Pete Coco’s post on discovery systems and “Googley” search mechanisms is a great one; I have been interested in this topic lately, because my students at Birmingham-Southern college were introduced to EBSCO’s Discovery Service this year.
Coco points out that users like the interface–of course they do! We casual researchers love the one-search-box, googley feel to discovery systems. Sometimes when you are faced with a long list of database options, choosing just one can be overwhelming! Average Joe Researcher likes slamming his query down into one search box–its so simple! (Coco uses the pizza-craving student as a metaphor here).
However, the average researcher also doesn’t carefully analyze his search results. He simply takes the first few hits and assumes they are the best. Coco questions if this really equates to a “successful” search.
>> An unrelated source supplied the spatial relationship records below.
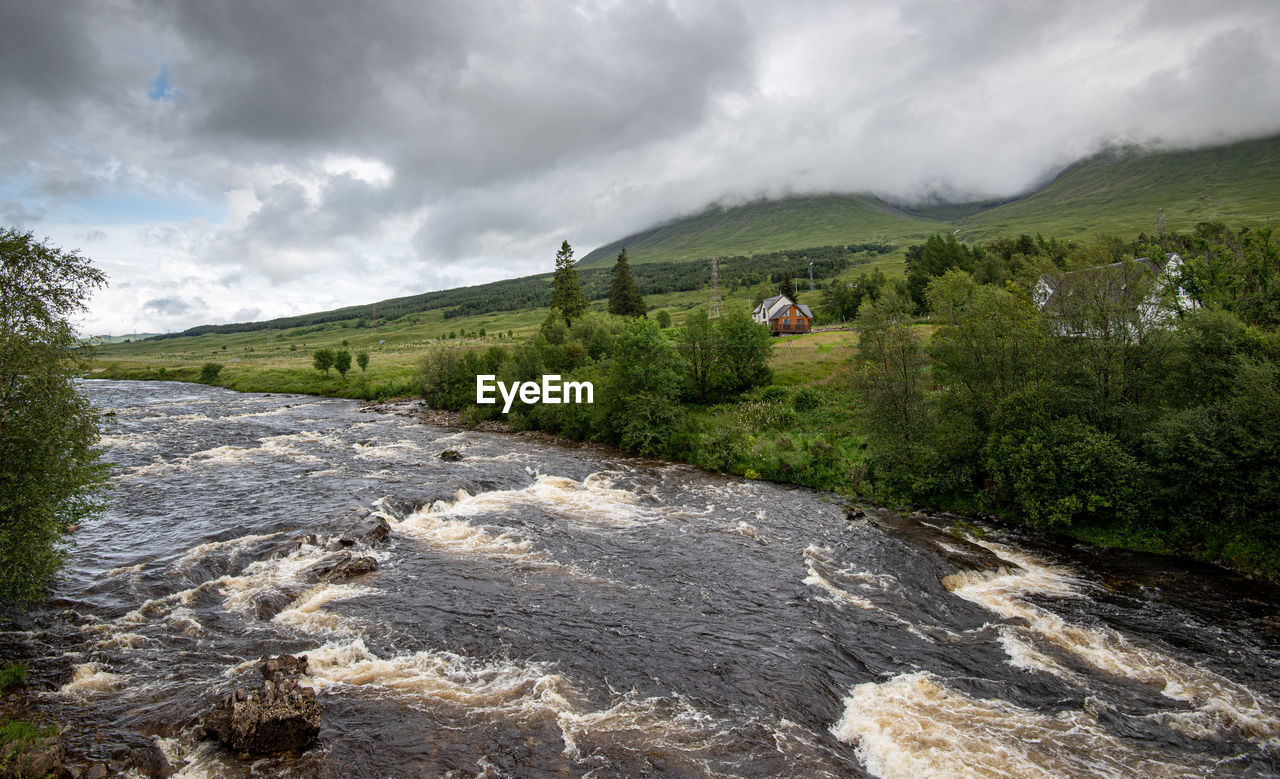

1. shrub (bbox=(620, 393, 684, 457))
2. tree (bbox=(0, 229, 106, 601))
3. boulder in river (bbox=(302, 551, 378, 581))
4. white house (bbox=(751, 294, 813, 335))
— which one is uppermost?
white house (bbox=(751, 294, 813, 335))

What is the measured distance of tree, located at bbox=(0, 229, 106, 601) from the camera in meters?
16.3

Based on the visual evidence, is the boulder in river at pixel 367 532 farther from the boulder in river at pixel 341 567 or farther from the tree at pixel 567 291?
the tree at pixel 567 291

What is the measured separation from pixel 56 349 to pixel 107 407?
75130mm

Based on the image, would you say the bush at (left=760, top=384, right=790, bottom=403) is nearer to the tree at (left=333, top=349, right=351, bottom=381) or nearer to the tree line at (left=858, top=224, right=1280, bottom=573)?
the tree line at (left=858, top=224, right=1280, bottom=573)

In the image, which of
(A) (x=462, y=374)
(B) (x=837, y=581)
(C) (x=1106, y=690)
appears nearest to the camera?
(C) (x=1106, y=690)

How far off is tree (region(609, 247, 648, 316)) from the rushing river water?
66.0m

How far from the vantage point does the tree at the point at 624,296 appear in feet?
311

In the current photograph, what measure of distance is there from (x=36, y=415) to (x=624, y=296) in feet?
268

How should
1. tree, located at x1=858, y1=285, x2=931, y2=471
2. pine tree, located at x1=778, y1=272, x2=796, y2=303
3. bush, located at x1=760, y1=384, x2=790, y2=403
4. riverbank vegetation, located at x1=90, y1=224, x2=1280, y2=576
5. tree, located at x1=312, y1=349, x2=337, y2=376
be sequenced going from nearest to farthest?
riverbank vegetation, located at x1=90, y1=224, x2=1280, y2=576, tree, located at x1=858, y1=285, x2=931, y2=471, bush, located at x1=760, y1=384, x2=790, y2=403, tree, located at x1=312, y1=349, x2=337, y2=376, pine tree, located at x1=778, y1=272, x2=796, y2=303

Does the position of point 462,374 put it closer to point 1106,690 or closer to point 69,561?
point 69,561

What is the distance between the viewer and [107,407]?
72.9 m

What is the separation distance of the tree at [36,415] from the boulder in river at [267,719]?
29.3 ft

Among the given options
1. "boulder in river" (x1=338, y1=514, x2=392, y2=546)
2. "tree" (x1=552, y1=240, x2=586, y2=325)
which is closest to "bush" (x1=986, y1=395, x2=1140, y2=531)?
"boulder in river" (x1=338, y1=514, x2=392, y2=546)

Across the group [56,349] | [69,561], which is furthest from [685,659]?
[69,561]
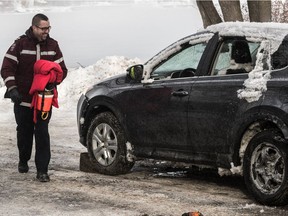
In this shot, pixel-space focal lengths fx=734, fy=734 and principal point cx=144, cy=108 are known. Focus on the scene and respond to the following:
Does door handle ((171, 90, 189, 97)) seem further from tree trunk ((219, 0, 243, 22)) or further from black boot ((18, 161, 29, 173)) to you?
tree trunk ((219, 0, 243, 22))

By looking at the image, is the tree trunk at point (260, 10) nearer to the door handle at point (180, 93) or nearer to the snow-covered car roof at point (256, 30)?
the snow-covered car roof at point (256, 30)

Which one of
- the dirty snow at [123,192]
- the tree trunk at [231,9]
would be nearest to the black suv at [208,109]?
the dirty snow at [123,192]

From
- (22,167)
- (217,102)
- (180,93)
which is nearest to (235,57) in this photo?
(217,102)

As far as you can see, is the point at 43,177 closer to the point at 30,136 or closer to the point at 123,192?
the point at 30,136

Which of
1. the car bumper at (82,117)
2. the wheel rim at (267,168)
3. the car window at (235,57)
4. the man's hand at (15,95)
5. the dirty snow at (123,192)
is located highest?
the car window at (235,57)

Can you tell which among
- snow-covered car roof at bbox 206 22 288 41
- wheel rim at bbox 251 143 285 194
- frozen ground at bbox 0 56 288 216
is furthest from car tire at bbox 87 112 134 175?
wheel rim at bbox 251 143 285 194

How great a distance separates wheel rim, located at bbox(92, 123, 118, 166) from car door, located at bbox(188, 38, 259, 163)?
1317mm

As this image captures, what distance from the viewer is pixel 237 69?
7.23 m

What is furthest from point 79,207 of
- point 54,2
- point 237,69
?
point 54,2

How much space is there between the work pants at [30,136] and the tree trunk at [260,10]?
23.3ft

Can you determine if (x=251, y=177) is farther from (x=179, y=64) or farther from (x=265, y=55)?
(x=179, y=64)

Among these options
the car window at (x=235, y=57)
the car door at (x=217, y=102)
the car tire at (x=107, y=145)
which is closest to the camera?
the car door at (x=217, y=102)

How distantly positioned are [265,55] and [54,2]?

Granted, students are finding resources, but the usefulness of their resources is dubious, and they are likely not finding the best resources through this system. At least not without digging a little deeper. His searches are faster, but they do not yield better results.
On the other hand, as Coco notes, at least students are using the system! Maybe they aren’t really embracing dicsovery systems efficiently, finding all of the best information on the first try. However, usage numbers are up.
The question remains, does the upward spike in resource usage (and downward spike in straight-up google–based research) balance the possible drawbacks in discovery systems?
A theoretical way to eliminate this question is for metadata associated with these systems to be so perfect–so mind-readingly perfect– that users get the perfect match for their sloppy search strings on the first try! It is a great idea, but not a practical one.